PROBLEM DESCRIPTION:
Extract exactly and only the lines of the data below, starting at the line with "which is bottommost?" and stopping after the final line.

SUPPLIED INFORMATION:
* * * * * * *

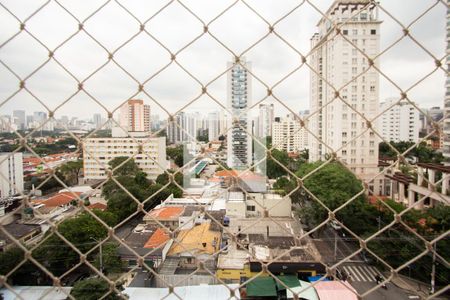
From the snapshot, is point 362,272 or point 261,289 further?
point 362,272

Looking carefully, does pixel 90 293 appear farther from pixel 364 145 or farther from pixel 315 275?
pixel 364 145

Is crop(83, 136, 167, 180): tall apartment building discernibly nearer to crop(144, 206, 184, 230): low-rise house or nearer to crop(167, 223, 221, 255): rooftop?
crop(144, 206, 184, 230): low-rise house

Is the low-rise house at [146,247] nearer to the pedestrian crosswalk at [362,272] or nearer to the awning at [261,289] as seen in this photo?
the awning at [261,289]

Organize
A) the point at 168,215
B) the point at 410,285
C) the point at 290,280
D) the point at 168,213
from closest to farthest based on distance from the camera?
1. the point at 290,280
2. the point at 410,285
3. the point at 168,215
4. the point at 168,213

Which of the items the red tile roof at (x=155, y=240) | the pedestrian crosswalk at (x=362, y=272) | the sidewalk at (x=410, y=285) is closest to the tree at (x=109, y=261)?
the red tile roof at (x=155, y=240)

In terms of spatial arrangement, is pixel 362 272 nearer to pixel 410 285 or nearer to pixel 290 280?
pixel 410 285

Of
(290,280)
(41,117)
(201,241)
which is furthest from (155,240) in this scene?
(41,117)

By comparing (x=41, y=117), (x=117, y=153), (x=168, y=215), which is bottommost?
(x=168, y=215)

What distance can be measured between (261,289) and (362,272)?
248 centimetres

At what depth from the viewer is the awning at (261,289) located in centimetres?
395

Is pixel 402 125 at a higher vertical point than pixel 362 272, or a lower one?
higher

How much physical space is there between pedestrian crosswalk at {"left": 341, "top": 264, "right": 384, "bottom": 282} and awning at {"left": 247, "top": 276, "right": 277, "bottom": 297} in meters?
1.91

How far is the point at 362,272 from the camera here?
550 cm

* * * * * * *

TASK ANSWER:
By comparing (x=41, y=117), (x=117, y=153), (x=168, y=215), which is bottommost?
(x=168, y=215)

What distance can be measured between (261,289) and (362,272)?
248 centimetres

At what depth from the viewer is the awning at (261,289) located in centimetres?
395

Is pixel 402 125 at a higher vertical point than pixel 362 272, or a lower one?
higher

How much physical space is there between pedestrian crosswalk at {"left": 341, "top": 264, "right": 384, "bottom": 282} and awning at {"left": 247, "top": 276, "right": 277, "bottom": 297} in meters?
1.91

How far is the point at 362,272 from the camera here?
550 cm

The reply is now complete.